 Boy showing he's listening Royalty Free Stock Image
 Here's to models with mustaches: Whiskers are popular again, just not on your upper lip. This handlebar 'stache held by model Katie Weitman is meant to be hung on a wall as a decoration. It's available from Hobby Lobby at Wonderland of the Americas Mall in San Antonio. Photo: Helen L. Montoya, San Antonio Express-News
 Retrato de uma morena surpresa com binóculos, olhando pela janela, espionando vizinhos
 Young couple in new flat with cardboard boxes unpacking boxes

★ ★ ★ ★ ★

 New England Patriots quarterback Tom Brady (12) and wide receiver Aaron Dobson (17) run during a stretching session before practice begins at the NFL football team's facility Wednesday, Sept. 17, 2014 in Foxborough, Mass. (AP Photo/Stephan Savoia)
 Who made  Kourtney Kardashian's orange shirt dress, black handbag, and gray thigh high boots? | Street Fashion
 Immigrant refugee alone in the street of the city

★ ★ ★ ★ ★

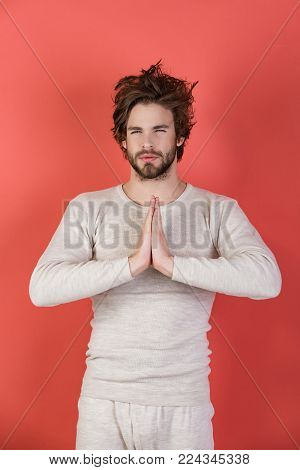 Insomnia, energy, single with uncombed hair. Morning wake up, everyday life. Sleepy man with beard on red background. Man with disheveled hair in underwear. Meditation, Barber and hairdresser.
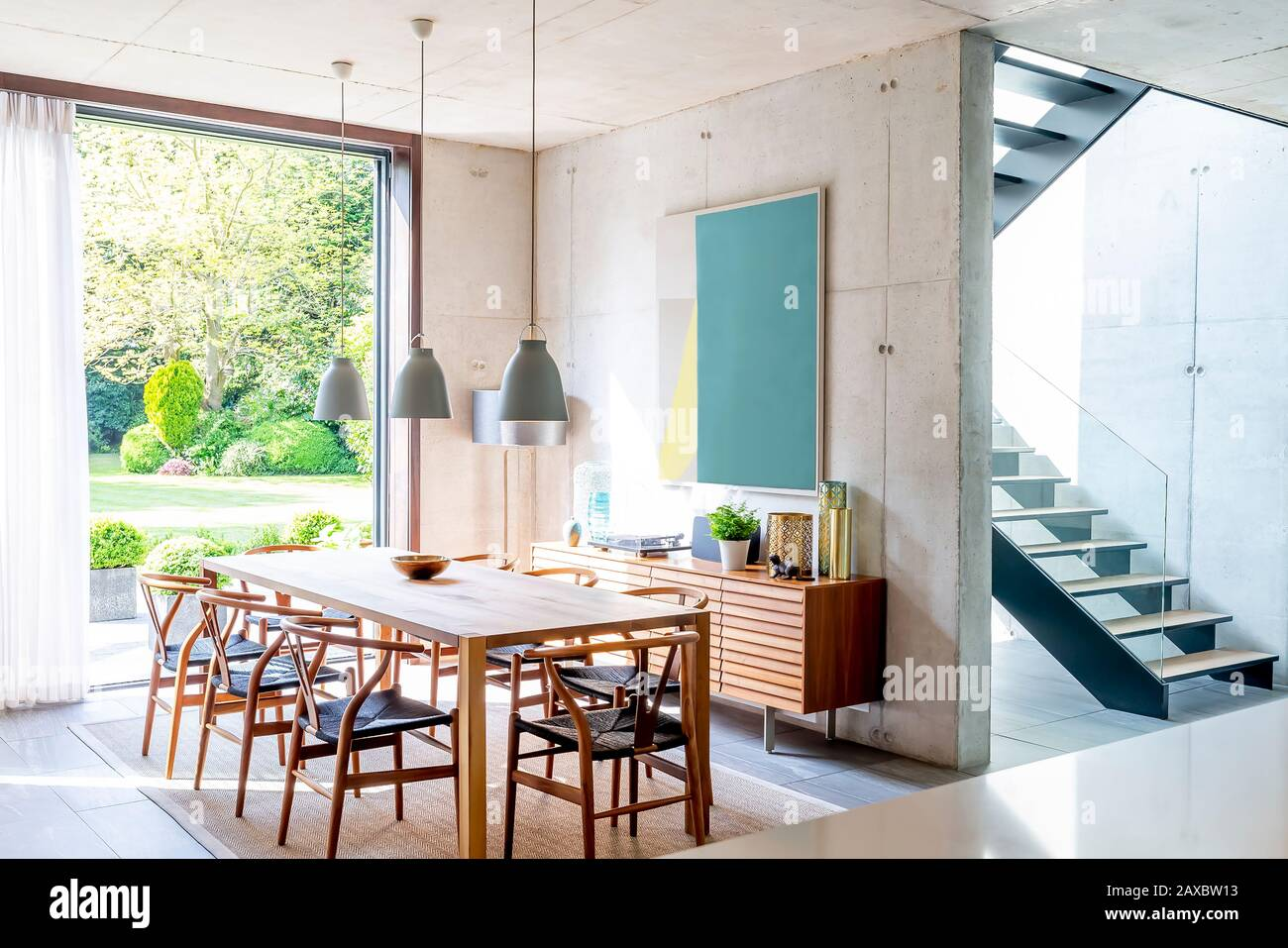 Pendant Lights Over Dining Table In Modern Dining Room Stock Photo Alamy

★ ★ ★ ★ ★

WHAT YOU HAVE TO DO: In the material above, locate the line containing "Retrato de uma" and the line containing "Young couple in". Transcribe exactly those two lines and every line between them, and nothing more.

RESPONSE TO THIS EXERCISE:
 Retrato de uma morena surpresa com binóculos, olhando pela janela, espionando vizinhos
 Young couple in new flat with cardboard boxes unpacking boxes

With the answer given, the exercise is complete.